**What you will do**
Edit every item below so that "farthest" becomes "furthest" and nothing else changes. Leave the pictures out of your answer.

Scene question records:
---*---

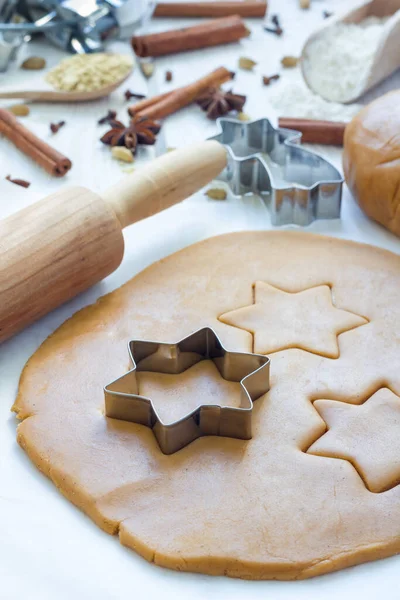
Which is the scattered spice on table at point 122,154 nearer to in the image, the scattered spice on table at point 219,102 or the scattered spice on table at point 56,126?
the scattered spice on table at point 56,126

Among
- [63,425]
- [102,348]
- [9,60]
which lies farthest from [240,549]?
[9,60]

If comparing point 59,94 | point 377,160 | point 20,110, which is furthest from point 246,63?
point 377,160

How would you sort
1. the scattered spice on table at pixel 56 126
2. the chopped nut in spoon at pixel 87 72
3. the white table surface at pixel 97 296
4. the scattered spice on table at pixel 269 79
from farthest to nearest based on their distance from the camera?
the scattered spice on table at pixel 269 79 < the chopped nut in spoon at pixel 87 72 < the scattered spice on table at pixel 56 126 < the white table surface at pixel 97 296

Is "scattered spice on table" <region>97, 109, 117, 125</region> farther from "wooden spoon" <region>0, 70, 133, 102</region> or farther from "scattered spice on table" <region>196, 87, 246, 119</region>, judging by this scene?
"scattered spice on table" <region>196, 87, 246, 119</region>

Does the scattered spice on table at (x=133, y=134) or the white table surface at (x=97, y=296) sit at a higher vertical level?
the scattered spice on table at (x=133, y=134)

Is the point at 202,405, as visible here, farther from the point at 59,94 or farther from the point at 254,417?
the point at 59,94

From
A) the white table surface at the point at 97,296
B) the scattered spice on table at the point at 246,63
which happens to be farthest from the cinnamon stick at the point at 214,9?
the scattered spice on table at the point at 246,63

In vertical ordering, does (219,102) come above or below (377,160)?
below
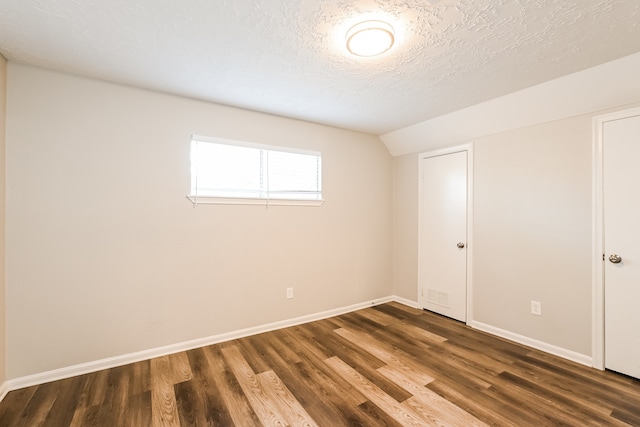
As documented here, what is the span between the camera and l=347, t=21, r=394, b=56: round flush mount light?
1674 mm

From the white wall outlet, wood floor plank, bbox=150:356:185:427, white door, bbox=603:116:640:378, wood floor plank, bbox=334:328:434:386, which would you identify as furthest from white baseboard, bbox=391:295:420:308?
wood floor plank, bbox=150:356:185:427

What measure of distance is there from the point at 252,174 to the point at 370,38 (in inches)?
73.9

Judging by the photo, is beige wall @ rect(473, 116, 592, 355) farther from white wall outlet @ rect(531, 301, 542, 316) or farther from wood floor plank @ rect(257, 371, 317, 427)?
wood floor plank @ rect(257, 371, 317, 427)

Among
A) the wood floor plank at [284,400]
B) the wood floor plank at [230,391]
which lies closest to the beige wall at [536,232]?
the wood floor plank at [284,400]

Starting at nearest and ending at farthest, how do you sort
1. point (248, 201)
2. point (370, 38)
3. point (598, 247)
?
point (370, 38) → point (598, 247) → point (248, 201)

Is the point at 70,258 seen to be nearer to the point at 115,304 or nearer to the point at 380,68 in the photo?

---*---

**Solution to the problem**
Which is the scattered spice on table at point 122,154 nearer to in the image, the scattered spice on table at point 219,102 or the scattered spice on table at point 56,126?
the scattered spice on table at point 56,126

Among
- [63,425]
- [102,348]
- [9,60]
which lies furthest from [240,549]?
[9,60]

If comparing point 59,94 | point 377,160 | point 20,110, which is furthest from point 246,63?
point 377,160

How would you sort
1. the scattered spice on table at pixel 56 126
2. the chopped nut in spoon at pixel 87 72
3. the white table surface at pixel 97 296
4. the scattered spice on table at pixel 269 79
from furthest to nearest based on their distance from the camera?
the scattered spice on table at pixel 269 79 < the chopped nut in spoon at pixel 87 72 < the scattered spice on table at pixel 56 126 < the white table surface at pixel 97 296

Is "scattered spice on table" <region>97, 109, 117, 125</region> farther from "wooden spoon" <region>0, 70, 133, 102</region> or farther from "scattered spice on table" <region>196, 87, 246, 119</region>, judging by this scene?
"scattered spice on table" <region>196, 87, 246, 119</region>

Does the scattered spice on table at (x=133, y=134) or the white table surface at (x=97, y=296) sit at a higher vertical level?
the scattered spice on table at (x=133, y=134)

Is the point at 202,405, as visible here, farther from the point at 59,94 or farther from the point at 254,417?
the point at 59,94

From
A) the white table surface at the point at 97,296
B) the scattered spice on table at the point at 246,63
which happens to be furthest from the cinnamon stick at the point at 214,9?
the scattered spice on table at the point at 246,63

In vertical ordering, does (219,102) come above or below (377,160)?
below
As documented here, what is the span between the camera and l=347, t=21, r=394, b=56: round flush mount light?
1674 mm

From the white wall outlet, wood floor plank, bbox=150:356:185:427, white door, bbox=603:116:640:378, wood floor plank, bbox=334:328:434:386, which would you identify as furthest from white baseboard, bbox=391:295:420:308?
wood floor plank, bbox=150:356:185:427

What measure of distance is there from the point at 252,174 to the point at 370,38 (in inches)?
73.9

Judging by the photo, is beige wall @ rect(473, 116, 592, 355) farther from white wall outlet @ rect(531, 301, 542, 316) or farther from wood floor plank @ rect(257, 371, 317, 427)?
wood floor plank @ rect(257, 371, 317, 427)

Among
A) the wood floor plank at [284,400]
B) the wood floor plank at [230,391]
which lies closest to the beige wall at [536,232]?
the wood floor plank at [284,400]

Starting at nearest and ending at furthest, how do you sort
1. point (248, 201)
2. point (370, 38)
3. point (598, 247)
?
point (370, 38) → point (598, 247) → point (248, 201)

Is the point at 70,258 seen to be nearer to the point at 115,304 or nearer to the point at 380,68 in the photo?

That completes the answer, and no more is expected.